In the previous blog, we will see that the kernel has successfully deferred the allocation of dynamic memory for processes using a new resource. When a user-state process requests dynamic memory, it does not obtain the requested page box, but only obtains the right to use a new linear address range, this first-line address range becomes part of the process address space. This interval is called a linear zone ". Ben Bo, let's discuss this linear zone in detail.
1. Linear Data Structure
In Linux, the linear zone is implemented through objects of the vm_area_struct type. Its fields are as follows:
Struct vm_area_struct {
Struct mm_struct * vm_mm;/* points to the memory descriptor of the linear zone */
Unsigned long vm_start;/* The first linear address in the linear zone */
Unsigned long vm_end;/* The first linear address after the linear zone */
/* Linked list of VM areas per task, sorted by address: The next linear zone in the linked list */
Struct vm_area_struct * vm_next;
Pgprot_t vm_page_prot;/* access permission of the page box in the linear area */
Unsigned long vm_flags;/* sign of the linear zone */
Struct rb_node vm_rb;/* data used for the red-black tree */
/*
* For areas with an address space and backing store,
* Linkage into the address_space-> I _mmap PRIO tree, or
* Linkage to the list of like VMAs hanging off its node, or
* Linkage of VMA in the address_space-> I _mmap_nonlinear list.
*/
Union {
Struct {
Struct list_head list;
Void * parent;/* aligns with prio_tree_node parent */
Struct vm_area_struct * head;
} Vm_set;
Struct raw_prio_tree_node prio_tree_node;
} Shared;/* link to the data structure used by the ing */
/*
* A file's map_private VMA can be in both I _mmap tree and anon_vma
* List, after a cow of one of the file pages. A map_shared VMA
* Can only be in the I _mmap tree. An anonymous map_private, stack
* Or brk vma (with null file) can only be in an anon_vma list.
*/
Struct list_head anon_vma_node;/* serialized by anon_vma-> lock pointer to anonymous linear area linked list */
Struct anon_vma * anon_vma;/* serialized by page_table_lock pointer to anon_vma Data Structure */
/* Function pointers to deal with this struct. Method pointing to linear zone */
Struct vm_operations_struct * vm_ops;
/* Information about our backing store :*/
Unsigned long vm_pgoff;/* offset in the ing file. For anonymous pages,
It is equal to 0 or vm_start/page_size */
Struct file * vm_file;/* point to the file object of the ing file (if any )*/
Void * vm_private_data;/* private data pointing to the memory zone */
Unsigned long vm_truncate_count;/* used to release a linear address range in the non-linear File Memory ing */
# Ifndef config_mmu
Atomic_t vm_usage;/* refcount (VMAs shared if! MMU )*/
# Endif
# Ifdef config_numa
Struct mempolicy * vm_policy;/* NUMA policy for the VMA */
# Endif
};
Each linear zone descriptor represents a linear address range. The vm_start field contains the first linear address of the range, while the vm_end field contains the first linear address outside the range. Vm_end-vm_start indicates the length of the linear zone. The vm_mm field points to the mm_struct memory descriptor of the process that owns the interval. We will describe other fields of vm_area_struct later.

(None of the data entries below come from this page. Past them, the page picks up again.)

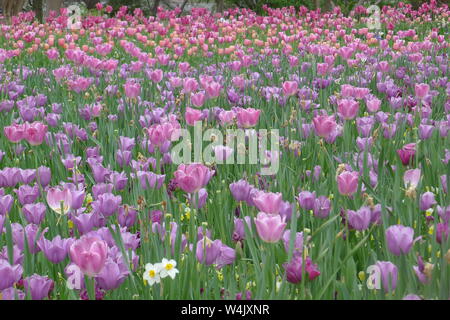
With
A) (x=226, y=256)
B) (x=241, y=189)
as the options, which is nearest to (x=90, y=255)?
(x=226, y=256)

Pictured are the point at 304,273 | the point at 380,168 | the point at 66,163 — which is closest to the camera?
the point at 304,273

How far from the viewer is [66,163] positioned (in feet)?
9.58

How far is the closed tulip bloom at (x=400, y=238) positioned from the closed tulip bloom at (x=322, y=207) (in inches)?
19.5

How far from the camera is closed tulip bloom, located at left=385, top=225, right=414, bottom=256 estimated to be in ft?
5.44

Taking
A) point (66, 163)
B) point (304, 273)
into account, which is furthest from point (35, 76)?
point (304, 273)

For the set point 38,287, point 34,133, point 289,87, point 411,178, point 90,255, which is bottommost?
point 38,287

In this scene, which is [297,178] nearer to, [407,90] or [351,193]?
[351,193]

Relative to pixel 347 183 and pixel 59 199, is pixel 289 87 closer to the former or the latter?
pixel 347 183

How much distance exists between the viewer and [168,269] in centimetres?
170

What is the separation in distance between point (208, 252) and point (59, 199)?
660 mm

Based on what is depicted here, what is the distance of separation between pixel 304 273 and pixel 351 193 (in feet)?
2.11

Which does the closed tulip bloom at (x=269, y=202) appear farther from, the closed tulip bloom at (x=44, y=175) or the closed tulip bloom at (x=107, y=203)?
the closed tulip bloom at (x=44, y=175)

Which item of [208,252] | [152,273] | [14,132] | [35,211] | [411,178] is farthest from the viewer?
[14,132]

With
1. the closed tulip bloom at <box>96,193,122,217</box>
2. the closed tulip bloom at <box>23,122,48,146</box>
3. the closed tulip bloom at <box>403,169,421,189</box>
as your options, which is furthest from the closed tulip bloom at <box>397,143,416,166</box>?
the closed tulip bloom at <box>23,122,48,146</box>
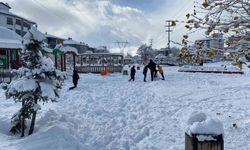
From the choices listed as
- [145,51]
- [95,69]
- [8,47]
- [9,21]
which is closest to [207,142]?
[8,47]

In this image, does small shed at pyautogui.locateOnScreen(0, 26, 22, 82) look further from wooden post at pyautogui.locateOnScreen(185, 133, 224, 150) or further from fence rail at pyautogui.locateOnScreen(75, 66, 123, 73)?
wooden post at pyautogui.locateOnScreen(185, 133, 224, 150)

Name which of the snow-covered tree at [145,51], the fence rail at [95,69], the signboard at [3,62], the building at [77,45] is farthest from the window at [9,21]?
the snow-covered tree at [145,51]

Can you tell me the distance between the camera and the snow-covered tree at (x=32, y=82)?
865 cm

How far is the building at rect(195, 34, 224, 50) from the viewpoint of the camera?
4.76 m

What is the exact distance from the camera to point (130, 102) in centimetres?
1345

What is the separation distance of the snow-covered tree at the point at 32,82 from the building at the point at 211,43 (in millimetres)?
5035

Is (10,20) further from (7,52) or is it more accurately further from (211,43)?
(211,43)

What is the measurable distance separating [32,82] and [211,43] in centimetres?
539

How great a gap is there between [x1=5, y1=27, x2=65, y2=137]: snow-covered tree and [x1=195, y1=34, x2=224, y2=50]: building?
5.03 meters

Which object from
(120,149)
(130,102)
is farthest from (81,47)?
(120,149)

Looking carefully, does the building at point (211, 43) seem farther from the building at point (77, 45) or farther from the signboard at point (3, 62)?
the building at point (77, 45)

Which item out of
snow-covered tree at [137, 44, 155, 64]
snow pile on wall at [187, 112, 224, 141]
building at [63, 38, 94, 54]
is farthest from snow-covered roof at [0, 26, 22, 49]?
snow-covered tree at [137, 44, 155, 64]

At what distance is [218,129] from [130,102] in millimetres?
9625

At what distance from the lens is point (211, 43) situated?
5023 millimetres
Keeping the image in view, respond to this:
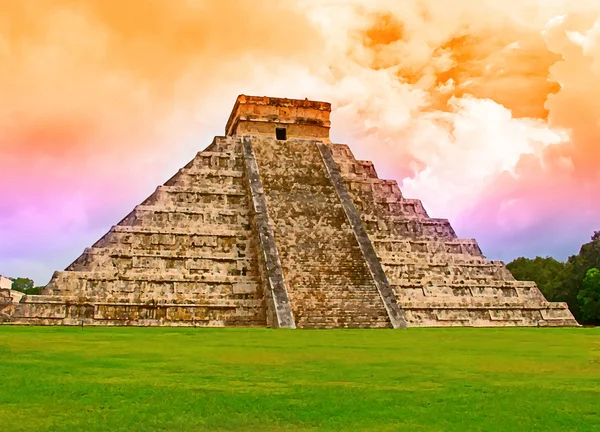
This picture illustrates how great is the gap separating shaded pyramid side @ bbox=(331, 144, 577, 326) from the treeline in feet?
49.6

The linear zones owned by processes never overlap, and the kernel tries its best to merge the newly allocated linear zones with the existing adjacent linear zones. If the access permissions of the two adjacent zones match, they can be merged.
When a new linear address range is added to the address space of the process, the kernel checks whether an existing linear zone can be expanded. If not, create a new linear zone. Similarly, if you delete a linear address range from the address space of a process, the kernel needs to adjust the size of the affected linear zone. In some cases, resizing forces a linear zone to be divided into two smaller parts (theoretically, if there is no idle memory for new memory descriptors, deleting a linear address range may fail, but the probability of this case is too small ).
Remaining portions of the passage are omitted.